▶ EXTRAIT FOURNI:
Le
réveil de la Gorgone…
Groupe
produisant une musique inspirée par le paganisme, ORCHIS est l’une
des formations du label WORLD SERPENT (le repaire de presque tous les groupes
dark-apocalyptic-indus : CURRENT 93, DEATH IN JUNE, SOL INVICTUS…) les
plus intéressantes de ces dernières années. Nous avons
réussi à nous entretenir avec ces anglais passionnés par
la Nature et la mythologie à l’occasion de la sortie imminente
de leur nouvel album « MANDRAGORA ». Nous les avions déjà
présentés dans une Fine Lame de TRINITY n°1 ( à l’époque
le groupe envisageait de publier un disque en collaboration avec Martyn Bates
-exEYELESS IN GAZA- qui n’a hélas pas encore vu le jour).
Acceptez-vous
les termes « apocalyptic-folk » ou « pagan
music » pour décrire la musique d’ORCHIS ? Vous
sentez-vous proche de cette scène musicale ?

▶ ENREGISTREMENTS FOURNIS:

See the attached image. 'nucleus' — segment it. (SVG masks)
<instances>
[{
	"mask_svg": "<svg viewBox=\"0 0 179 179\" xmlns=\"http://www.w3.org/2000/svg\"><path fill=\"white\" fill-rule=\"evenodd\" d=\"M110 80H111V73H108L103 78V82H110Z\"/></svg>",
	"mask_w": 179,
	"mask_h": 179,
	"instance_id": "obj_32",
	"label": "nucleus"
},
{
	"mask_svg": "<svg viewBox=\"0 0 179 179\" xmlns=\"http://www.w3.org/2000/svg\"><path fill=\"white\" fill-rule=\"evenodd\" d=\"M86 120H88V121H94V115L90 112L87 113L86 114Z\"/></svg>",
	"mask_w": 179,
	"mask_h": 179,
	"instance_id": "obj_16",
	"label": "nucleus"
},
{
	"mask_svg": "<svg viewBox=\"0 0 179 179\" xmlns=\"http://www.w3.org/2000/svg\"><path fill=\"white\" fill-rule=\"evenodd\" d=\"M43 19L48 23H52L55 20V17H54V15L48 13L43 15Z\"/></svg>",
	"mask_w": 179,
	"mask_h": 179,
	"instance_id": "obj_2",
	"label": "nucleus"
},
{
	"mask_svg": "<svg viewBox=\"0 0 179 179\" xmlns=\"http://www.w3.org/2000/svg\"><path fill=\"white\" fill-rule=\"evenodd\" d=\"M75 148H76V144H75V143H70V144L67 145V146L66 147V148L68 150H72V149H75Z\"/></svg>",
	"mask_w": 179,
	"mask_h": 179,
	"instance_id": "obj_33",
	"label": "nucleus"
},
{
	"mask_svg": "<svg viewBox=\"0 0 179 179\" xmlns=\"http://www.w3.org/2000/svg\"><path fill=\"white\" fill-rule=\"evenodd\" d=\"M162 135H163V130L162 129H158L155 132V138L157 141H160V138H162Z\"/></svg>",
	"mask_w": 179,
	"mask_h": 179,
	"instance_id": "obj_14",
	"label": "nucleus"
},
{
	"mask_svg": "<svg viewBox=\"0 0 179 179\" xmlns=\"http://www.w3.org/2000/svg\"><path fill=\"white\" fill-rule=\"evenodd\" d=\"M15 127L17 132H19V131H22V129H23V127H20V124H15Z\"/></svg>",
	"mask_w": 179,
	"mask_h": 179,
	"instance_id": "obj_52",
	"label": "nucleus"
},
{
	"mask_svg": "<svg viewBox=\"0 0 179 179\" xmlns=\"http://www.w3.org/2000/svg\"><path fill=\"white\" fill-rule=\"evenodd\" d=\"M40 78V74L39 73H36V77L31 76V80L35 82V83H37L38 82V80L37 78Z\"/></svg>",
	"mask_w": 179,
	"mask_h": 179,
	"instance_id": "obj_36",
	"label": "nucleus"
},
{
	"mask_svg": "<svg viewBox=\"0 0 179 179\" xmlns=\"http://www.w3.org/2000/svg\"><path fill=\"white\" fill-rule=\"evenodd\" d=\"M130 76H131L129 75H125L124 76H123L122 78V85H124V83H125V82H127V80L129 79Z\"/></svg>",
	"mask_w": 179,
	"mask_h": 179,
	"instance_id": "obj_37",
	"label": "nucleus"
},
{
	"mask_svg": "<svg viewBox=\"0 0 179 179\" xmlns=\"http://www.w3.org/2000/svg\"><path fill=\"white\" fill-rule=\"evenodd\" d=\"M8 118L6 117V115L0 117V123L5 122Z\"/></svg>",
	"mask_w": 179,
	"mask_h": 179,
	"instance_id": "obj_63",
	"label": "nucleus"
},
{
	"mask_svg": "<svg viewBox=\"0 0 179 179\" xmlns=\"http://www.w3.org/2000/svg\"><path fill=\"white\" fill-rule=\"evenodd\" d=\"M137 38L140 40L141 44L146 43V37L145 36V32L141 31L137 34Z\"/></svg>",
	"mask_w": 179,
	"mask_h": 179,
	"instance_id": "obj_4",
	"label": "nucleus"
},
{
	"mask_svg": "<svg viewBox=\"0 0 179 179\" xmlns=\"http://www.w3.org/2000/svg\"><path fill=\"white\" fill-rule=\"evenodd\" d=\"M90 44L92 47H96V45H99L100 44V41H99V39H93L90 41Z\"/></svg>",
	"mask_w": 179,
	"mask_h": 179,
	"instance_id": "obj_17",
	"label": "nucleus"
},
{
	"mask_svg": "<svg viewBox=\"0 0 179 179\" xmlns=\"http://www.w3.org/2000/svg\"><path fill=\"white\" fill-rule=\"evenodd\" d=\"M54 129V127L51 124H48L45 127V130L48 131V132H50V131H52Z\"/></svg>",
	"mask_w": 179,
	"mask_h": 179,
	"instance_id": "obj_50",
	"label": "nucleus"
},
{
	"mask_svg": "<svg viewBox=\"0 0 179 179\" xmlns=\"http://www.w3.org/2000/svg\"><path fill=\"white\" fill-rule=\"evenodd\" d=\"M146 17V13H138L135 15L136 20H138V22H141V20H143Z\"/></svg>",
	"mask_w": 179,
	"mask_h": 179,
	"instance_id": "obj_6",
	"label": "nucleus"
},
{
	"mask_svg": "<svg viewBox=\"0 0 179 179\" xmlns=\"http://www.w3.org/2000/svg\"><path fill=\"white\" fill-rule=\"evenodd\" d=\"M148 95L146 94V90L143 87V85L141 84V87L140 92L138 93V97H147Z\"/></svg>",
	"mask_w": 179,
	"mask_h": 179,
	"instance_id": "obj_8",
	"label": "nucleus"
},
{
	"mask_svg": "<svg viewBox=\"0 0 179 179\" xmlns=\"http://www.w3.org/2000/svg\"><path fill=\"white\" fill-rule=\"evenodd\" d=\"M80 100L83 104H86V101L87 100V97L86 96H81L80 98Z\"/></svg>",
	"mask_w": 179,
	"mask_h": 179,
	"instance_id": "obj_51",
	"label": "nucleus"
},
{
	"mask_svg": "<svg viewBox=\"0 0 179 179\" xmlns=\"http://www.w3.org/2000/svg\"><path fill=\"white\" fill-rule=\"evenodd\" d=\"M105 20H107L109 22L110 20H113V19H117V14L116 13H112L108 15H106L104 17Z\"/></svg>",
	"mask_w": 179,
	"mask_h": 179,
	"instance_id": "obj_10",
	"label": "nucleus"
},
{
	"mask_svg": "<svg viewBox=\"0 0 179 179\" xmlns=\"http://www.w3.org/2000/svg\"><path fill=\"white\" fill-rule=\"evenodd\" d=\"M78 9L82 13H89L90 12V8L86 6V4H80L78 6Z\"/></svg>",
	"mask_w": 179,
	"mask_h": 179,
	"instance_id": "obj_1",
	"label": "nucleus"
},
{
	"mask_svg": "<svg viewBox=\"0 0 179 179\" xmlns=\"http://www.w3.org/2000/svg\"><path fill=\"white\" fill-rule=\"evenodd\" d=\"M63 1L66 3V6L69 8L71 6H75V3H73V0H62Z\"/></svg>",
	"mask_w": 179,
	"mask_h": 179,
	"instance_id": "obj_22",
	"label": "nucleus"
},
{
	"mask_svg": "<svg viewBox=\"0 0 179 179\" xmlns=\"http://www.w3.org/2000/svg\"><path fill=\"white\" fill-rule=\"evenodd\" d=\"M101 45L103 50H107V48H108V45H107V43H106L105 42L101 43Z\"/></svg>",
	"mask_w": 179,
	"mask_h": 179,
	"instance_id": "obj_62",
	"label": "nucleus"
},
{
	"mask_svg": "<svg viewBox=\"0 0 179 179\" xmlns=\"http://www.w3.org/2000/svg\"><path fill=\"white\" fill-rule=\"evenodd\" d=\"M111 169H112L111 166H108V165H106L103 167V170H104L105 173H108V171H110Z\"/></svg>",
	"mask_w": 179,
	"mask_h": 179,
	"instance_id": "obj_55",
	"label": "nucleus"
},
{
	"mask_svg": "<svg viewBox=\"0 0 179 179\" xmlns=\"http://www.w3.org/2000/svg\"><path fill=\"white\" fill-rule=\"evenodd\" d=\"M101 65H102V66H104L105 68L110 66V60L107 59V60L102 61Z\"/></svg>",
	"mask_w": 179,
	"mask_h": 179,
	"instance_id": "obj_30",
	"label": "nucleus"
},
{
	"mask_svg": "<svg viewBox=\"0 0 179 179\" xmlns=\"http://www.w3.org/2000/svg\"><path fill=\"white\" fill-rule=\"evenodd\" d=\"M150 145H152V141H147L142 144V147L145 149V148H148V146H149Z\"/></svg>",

▶ TRAVAIL À FAIRE:
**A)** Résumez en deux phrases l'extrait consacré au groupe ORCHIS.
**B)** Reprenez l'extrait sur le groupe ORCHIS à partir de la dernière phrase, en poursuivant l'entretien.
Les enregistrements n'ont aucun rapport avec l'extrait.

▶ RÉSULTATS PAR CONSIGNE:
**A)** ORCHIS, un groupe anglais dont la musique s'inspire du paganisme, compte parmi les formations les plus intéressantes de ces dernières années sur le label WORLD SERPENT. Un entretien a pu être mené avec ces musiciens passionnés par la Nature et la mythologie, à l'occasion de la sortie imminente de leur nouvel album « MANDRAGORA ».

**B)**
Une
étiquette est toujours nécessaire pour donner une idée
du contenu musical à un public non-averti, et « apocalyptic-folk »
ou « pagan music » sont aussi bons que d’autres
pour décrire ORCHIS : nous utilisons volontiers des éléments
de la musique folk et une imagerie païenne-occulte dans nos chansons. En
ce qui concerne cette « scène » musicale, qui semble
recouvrir un très grand nombre de groupes, nous sommes heureux d’être
associés à ceux que nous aimons, mais pas à l’ensemble
de cette mouvance.
Votre
troisième album s’intitulera « MANDRAGORA »,
vous avez également écrit une chanson qui s’appelle Megaera,
que représente pour vous le mythe de la Gorgone ? Connaissez-vous
le film de la Hammer « THE GORGON », un film slictueux
avec le superbe Christopher Lee dans le rôle d’un professeur… ?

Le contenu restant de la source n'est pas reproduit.